The system of free trade is disintegrating hitherto nations, bringing the antagonism between the proletariat and the bourgeoisie to a climax, and thus accelerating the social revolution.

In Capital, Marx analyzed the freedom to buy and sell. To convert money into capital, the possessor of money must find free workers in the commodity market. The meaning of freedom here is twofold: on the one hand, the worker is a free man,

able to use his labour-power as a commodity; On the other hand, he has no other commodity to sell, he is free to own nothing, and he has no means of production and livelihood necessary for the realization of his Labour power.

Labour-power, or labour-power, is the sum of the physical and intellectual forces present in a man's body and used whenever he produces some useful value. Labour is bought and sold within the boundaries of the sphere of circulation or the sphere of Commodity Exchange,where freedom, equality, ownership and Bentham prevail.

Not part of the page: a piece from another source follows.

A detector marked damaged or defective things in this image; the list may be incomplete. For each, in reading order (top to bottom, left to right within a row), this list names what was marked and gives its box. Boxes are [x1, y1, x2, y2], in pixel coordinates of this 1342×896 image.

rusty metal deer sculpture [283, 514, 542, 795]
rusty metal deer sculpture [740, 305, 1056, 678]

It is free because the buyers and sellers of commodities, such as Labour power, depend only on their own free will; they contract as free and legally equal persons, and the contract is the free product of the common legal expression of their will. However,

once we leave the field of circulation or Commodity Exchange, we will see that the face of the characters in the play has changed. "The original possessor of money, as a capitalist, walks with his head held high;

The possessor of Labour power, as his worker, follows. One is full of smiles and ambition; One shudders and flinches as if he had sold his skin in the market, and has only one future -- to be tanned."

That is to say, the freedom to buy and sell in the field of circulation or in the field of Commodity Exchange presupposes the unfreedom of the worker who has no means of production or subsistence and can only be forced to sell the commodity of his Labour force. If the worker is free, he is free only to be forced to sell his Labour power as a commodity.